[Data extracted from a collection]

-- Begin --

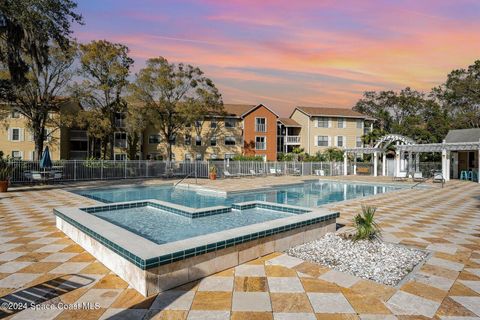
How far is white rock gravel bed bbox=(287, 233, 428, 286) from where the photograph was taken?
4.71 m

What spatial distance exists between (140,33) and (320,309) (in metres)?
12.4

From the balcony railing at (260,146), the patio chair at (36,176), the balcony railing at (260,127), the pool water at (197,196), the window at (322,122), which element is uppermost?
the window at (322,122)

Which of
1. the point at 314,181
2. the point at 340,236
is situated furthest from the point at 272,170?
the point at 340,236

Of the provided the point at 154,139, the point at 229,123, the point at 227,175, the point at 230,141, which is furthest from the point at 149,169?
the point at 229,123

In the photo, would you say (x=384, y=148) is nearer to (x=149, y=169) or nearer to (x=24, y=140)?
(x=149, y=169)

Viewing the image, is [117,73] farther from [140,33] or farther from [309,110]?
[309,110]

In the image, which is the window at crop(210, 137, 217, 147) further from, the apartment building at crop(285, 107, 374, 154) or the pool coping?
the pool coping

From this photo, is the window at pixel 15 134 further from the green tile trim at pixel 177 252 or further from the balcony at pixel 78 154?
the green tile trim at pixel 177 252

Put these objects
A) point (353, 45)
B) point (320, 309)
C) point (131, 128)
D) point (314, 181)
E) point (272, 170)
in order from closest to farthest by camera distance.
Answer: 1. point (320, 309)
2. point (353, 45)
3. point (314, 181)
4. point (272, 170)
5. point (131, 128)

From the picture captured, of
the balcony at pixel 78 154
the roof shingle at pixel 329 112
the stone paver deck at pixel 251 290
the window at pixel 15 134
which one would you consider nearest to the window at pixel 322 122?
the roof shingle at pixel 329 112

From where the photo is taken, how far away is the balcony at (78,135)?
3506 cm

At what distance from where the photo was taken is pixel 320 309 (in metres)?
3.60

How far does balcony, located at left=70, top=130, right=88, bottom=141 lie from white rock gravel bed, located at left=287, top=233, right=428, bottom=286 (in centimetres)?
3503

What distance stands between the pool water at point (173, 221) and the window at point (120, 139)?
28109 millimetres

-- End --
-- Begin --

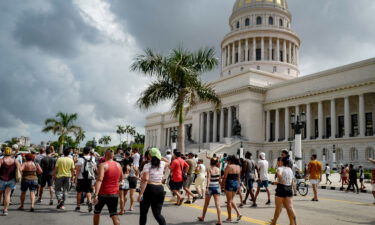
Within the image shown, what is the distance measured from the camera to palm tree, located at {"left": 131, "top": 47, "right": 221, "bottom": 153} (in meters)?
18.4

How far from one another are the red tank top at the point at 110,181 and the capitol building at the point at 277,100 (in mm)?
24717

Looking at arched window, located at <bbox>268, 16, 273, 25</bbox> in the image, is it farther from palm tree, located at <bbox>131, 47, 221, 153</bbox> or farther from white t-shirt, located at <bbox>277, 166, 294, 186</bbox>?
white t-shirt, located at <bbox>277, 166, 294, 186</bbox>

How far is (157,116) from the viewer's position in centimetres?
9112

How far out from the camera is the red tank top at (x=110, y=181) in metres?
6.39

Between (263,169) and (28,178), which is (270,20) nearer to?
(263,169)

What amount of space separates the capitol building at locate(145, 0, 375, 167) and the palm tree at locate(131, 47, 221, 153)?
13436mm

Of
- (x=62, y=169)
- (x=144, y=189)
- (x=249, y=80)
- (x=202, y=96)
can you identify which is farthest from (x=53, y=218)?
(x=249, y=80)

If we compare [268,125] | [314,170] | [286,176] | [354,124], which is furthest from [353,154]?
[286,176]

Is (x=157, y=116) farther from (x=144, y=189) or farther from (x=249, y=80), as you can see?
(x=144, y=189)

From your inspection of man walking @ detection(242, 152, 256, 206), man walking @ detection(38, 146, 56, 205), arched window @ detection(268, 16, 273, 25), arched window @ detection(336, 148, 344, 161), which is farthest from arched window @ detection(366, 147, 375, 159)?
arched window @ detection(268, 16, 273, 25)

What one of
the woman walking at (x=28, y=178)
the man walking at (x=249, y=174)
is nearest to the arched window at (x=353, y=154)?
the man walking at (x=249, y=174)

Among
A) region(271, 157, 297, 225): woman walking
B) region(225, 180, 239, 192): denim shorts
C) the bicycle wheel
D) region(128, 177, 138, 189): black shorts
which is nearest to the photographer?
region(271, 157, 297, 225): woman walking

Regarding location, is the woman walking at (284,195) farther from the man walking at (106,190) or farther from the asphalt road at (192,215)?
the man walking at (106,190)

-- End --

- [TASK DIRECTIONS]: Copy out the entries word for word, from the line with "In the photo, would" to the line with "5. point (131, 128)", both ends included.

- [FINISHED ANSWER]:
In the photo, would you say (x=384, y=148) is nearer to (x=149, y=169) or nearer to (x=24, y=140)?
(x=149, y=169)

Viewing the image, is [117,73] farther from [140,33] or farther from [309,110]?
[309,110]

In the image, which is the window at crop(210, 137, 217, 147) further from, the apartment building at crop(285, 107, 374, 154) or the pool coping?
the pool coping

From this photo, is the window at pixel 15 134 further from the green tile trim at pixel 177 252 or further from the balcony at pixel 78 154?
the green tile trim at pixel 177 252

Put these objects
A) point (353, 45)
B) point (320, 309)
C) point (131, 128)
D) point (314, 181)
E) point (272, 170)
in order from closest to farthest by camera distance.
Answer: 1. point (320, 309)
2. point (353, 45)
3. point (314, 181)
4. point (272, 170)
5. point (131, 128)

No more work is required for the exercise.